One year ago, Harvard won its first NCAA tournament game ever, to the surprise of the nation. The Crimson’s story was known nationally, but hardly anyone expected Harvard, a double-digit underdog to New Mexico, to do what only a handful of No. 14-seeds had done before and knock off a No. 3-seed. But behind hot shooting by Laurent Rivard and Christian Webster, the Crimson did just that, stunning the Lobos in a first-round nightcap.
On Thursday afternoon, Harvard won its second NCAA tournament game ever — and this time, it didn’t feel like an upset. The No. 12-seed Crimson simply outplayed No. 5-seed Cincinnati in a game between two very good, if flawed, basketball teams, returning to the Round of 32 with a 61-57 victory.
“In my mind, today’s game was anything but an upset.” Cincinnati coach Mick Cronin said. “They’ve got a great team — tough draw for us. In my opinion, they’re one of the best teams we played all year.”
A main reason the Crimson’s victory didn’t feel like a big upset is that, well, it really wasn’t. The Bearcats were favored, but only by about three points, a line more befitting a 7-10 game.
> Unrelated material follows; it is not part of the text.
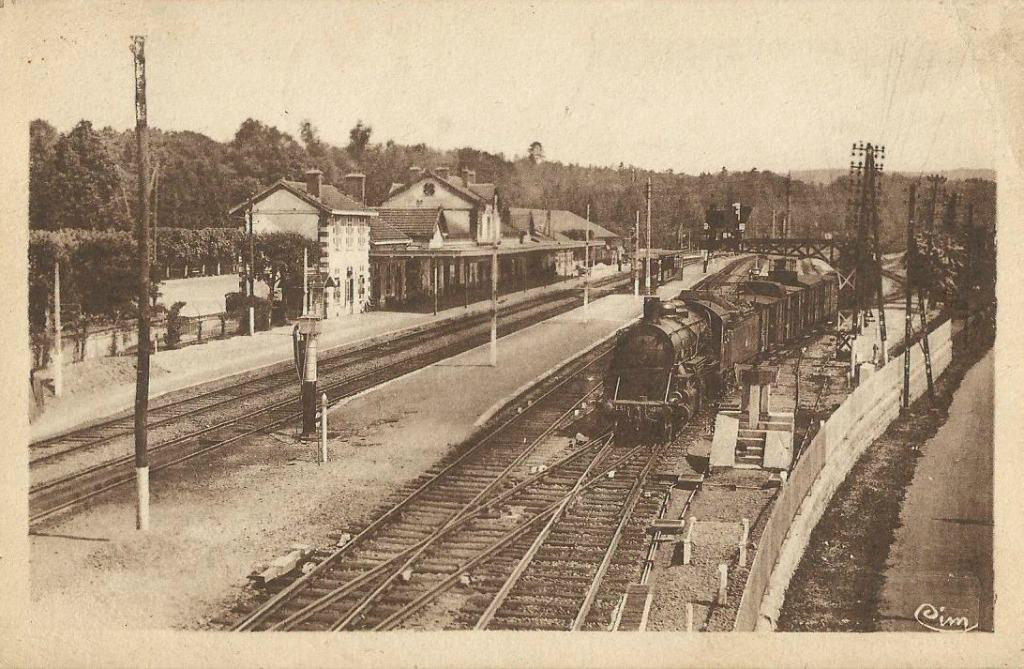 Joinville 52 haute marne cartes postales anciennes for Joinville 52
Harvard was dinged seeding points for its lack of “quality wins,” while a long midseason win streak raised Cincinnati’s profile, but the true talent gap between the two teams was never expected to be large.
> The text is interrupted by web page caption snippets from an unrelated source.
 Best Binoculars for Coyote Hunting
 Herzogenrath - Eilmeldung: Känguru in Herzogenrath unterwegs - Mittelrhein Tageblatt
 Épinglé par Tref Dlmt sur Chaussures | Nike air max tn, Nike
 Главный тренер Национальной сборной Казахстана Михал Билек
Sure, there were brief stretches where the Crimson appeared to be in over its heads. Early in the first half, Cincinnati grabbed five offensive rebounds on one endless possession; the Bearcats finished the game with a 40% offensive rebound rate. And late in the period, the Crimson committed three turnovers in four possessions against a Cincinnati press, which caused problems throughout the game.
But despite those issues, as well as foul trouble that limited Wesley Saunders’ and Kyle Casey’s minutes, Harvard led 36-29 at halftime. Some of those 36 points required a fair amount of fortune, but others showed Harvard matching or one-upping Cincinnati’s imposing inside defense:
(GIF via SBNation)
Cincinnati rallied early in the second half, scoring 10 points on four consecutive possessions to pull within two points. This was the spot where, if Harvard was truly an underdog, it would have likely succumbed. Instead, the Crimson defense held Cincinnati scoreless over the following six minutes. Though Harvard’s poor free-throw shooting (17-for-28) and a few ugly offensive possessions kept the Bearcats close, they never tied or led the game in the second half.
Siyani Chambers hit a pull-up jumper from the free-throw line to break open a one-point game in the penultimate minute; Kyle Casey drew a charge on Cincinnati star Sean Kilpatrick on the following possession, and the Crimson locked up its victory from there.
The Bearcats’ offense is ugly in the best of times (ranking 249th nationally in effective field goal percentage), and against Harvard’s quality defense, contested layups and errant jumpers incessantly clanked off the rims. Cincinnati shot a putrid 10-for-26 at the rim (Harvard was 10-for-18), and made only seven of 19 two-point jumpers.
Kilpatrick showed flashes of brilliance, but for the game, Saunders and Brandyn Curry held the potential All-America to a mediocre outing — 18 points on 15 shooting possessions and five turnovers, including an unforced error in the final minute.
At the final buzzer, of course there was joy for the Crimson; any NCAA tournament victory is worth celebration, especially the second in team history (and the first individually for Casey and Curry). But on the court, across the college basketball twittersphere, and even in the West Wing, there was certainly no surprise.